* _About this task_
When you reach the line containing "Livro: A Saga" in the records below, set it down exactly, together with every later line through the end, but not the pictures.

* _Input_
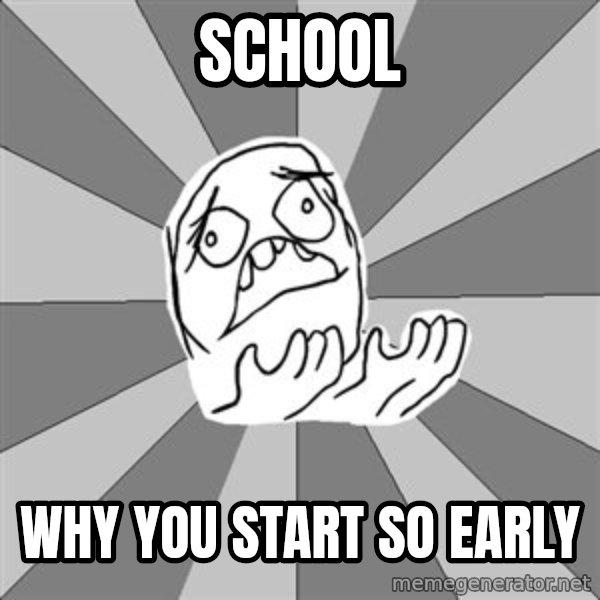 Whyyy??? meme: sCHOOL / WHY YOU START SO EARLY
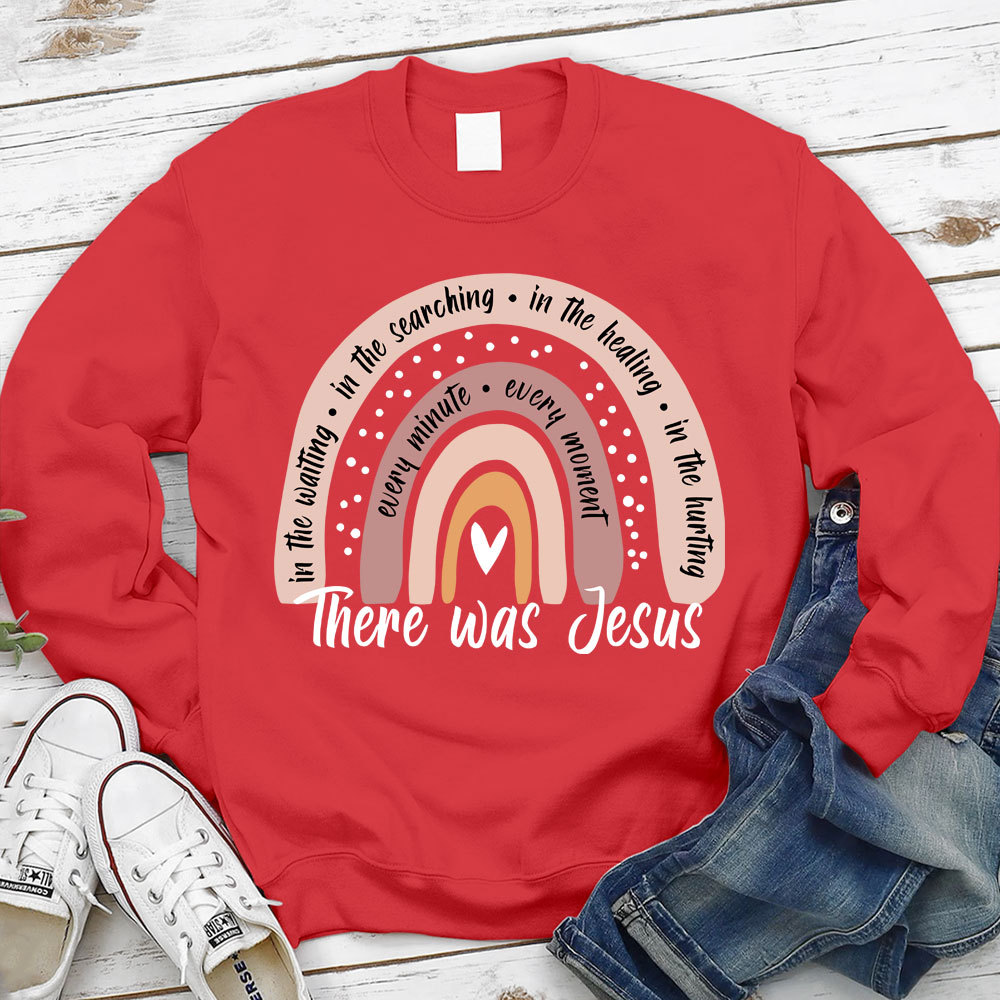 There Was Jesus Rainbow Christian Sweatshirt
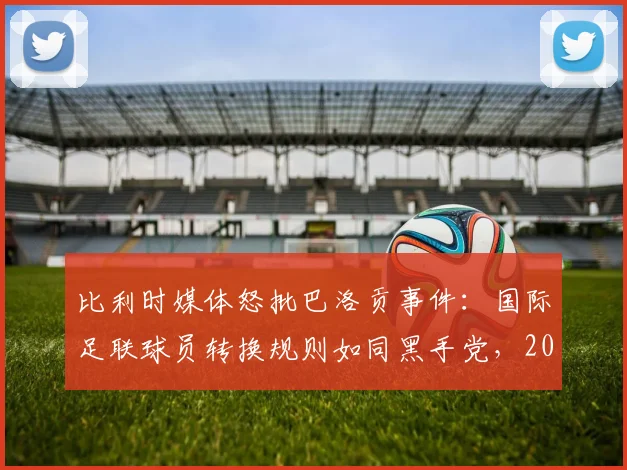 比利时媒体怒批巴洛贡事件：国际足联球员转换规则如同黑手党，2026年新规下如何避免争议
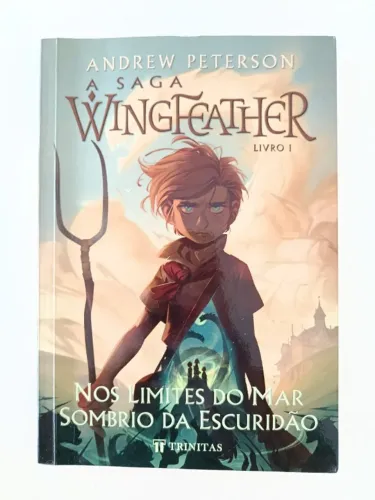 Livro: A Saga Wingfeather, Livro 1 - Nos Limites Do Mar Sombrio Da Escuridão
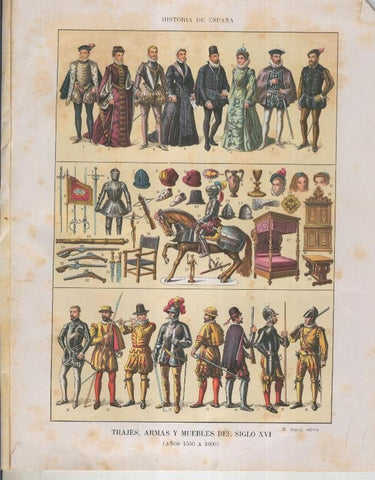 Historia de España lamina 033: Trajes, armas y muebles del siglo XVI (1550 a 1600)
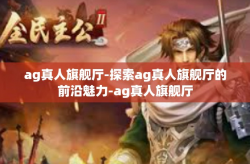 ag真人旗舰厅-探索ag真人旗舰厅的前沿魅力-ag真人旗舰厅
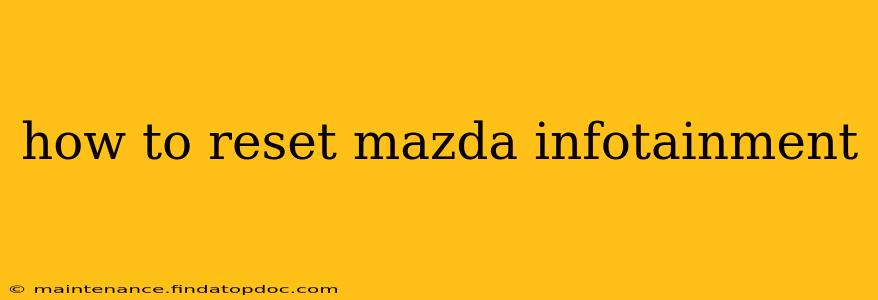 how to reset mazda infotainment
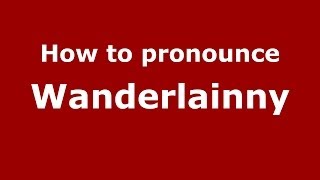 How to pronounce Wanderlainny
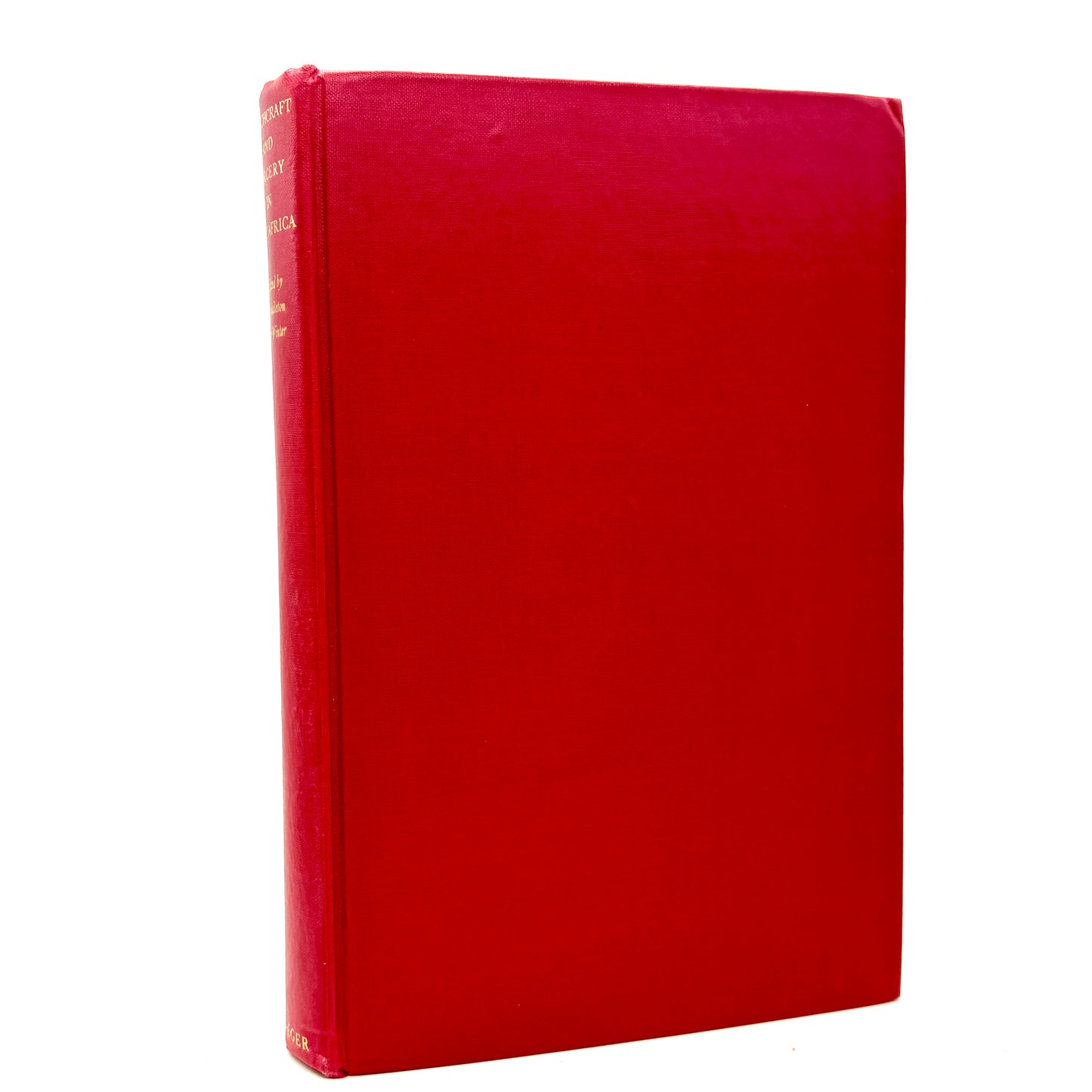 "Witchcraft and Sorcery in East Africa" [Frederick A. Praeger, 1963] 1st Edition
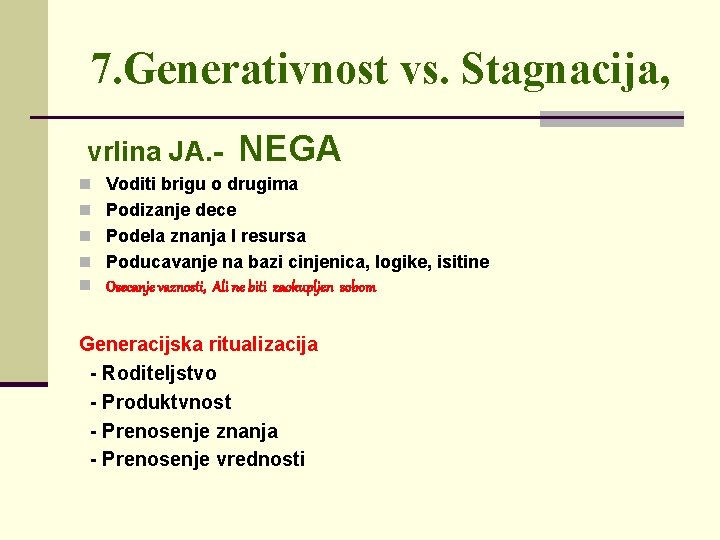 7. Generativnost vs. Stagnacija, vrlina JA. - NEGA n Voditi brigu o drugima n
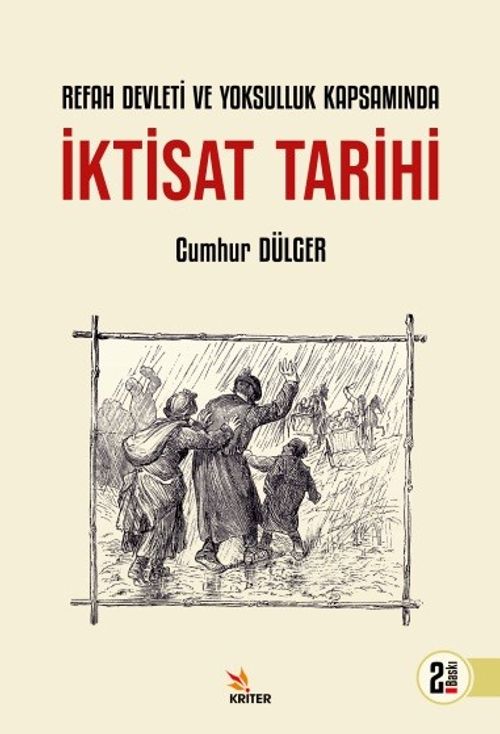 İktisat Tarihi & Refah Devleti ve Yoksulluk Kapsamında 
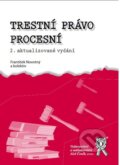 Kniha: Trestní právo procesní (František Novotný). Aleš Čeněk, 2017 Kniha: Trestní právo procesní (František Novotný). Aleš Čeněk, 2017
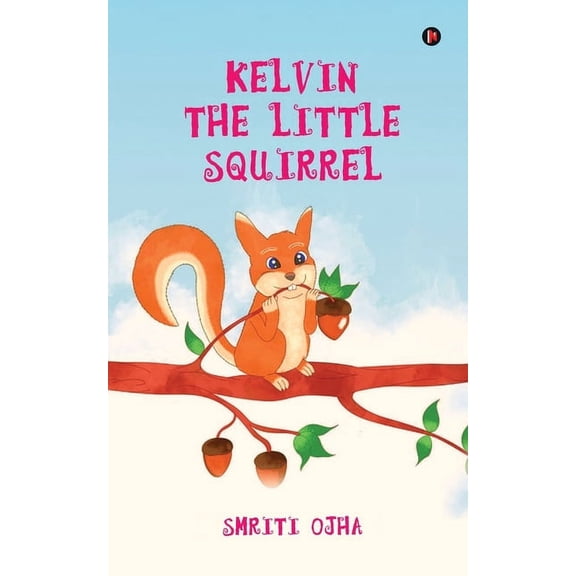 Kelvin The Little Squirrel, (Paperback)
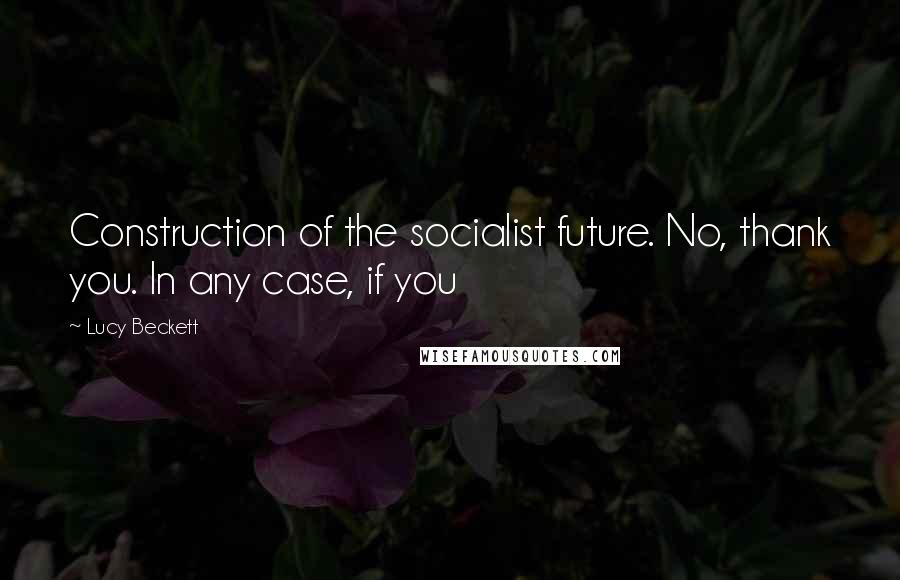 Lucy Beckett Quotes: Construction of the socialist future. No, thank you. In any case, if you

* _Solution_
 Livro: A Saga Wingfeather, Livro 1 - Nos Limites Do Mar Sombrio Da Escuridão
 Historia de España lamina 033: Trajes, armas y muebles del siglo XVI (1550 a 1600)
 ag真人旗舰厅-探索ag真人旗舰厅的前沿魅力-ag真人旗舰厅
 how to reset mazda infotainment
 How to pronounce Wanderlainny
 "Witchcraft and Sorcery in East Africa" [Frederick A. Praeger, 1963] 1st Edition
 7. Generativnost vs. Stagnacija, vrlina JA. - NEGA n Voditi brigu o drugima n
 İktisat Tarihi & Refah Devleti ve Yoksulluk Kapsamında 
 Kniha: Trestní právo procesní (František Novotný). Aleš Čeněk, 2017 Kniha: Trestní právo procesní (František Novotný). Aleš Čeněk, 2017
 Kelvin The Little Squirrel, (Paperback)
 Lucy Beckett Quotes: Construction of the socialist future. No, thank you. In any case, if you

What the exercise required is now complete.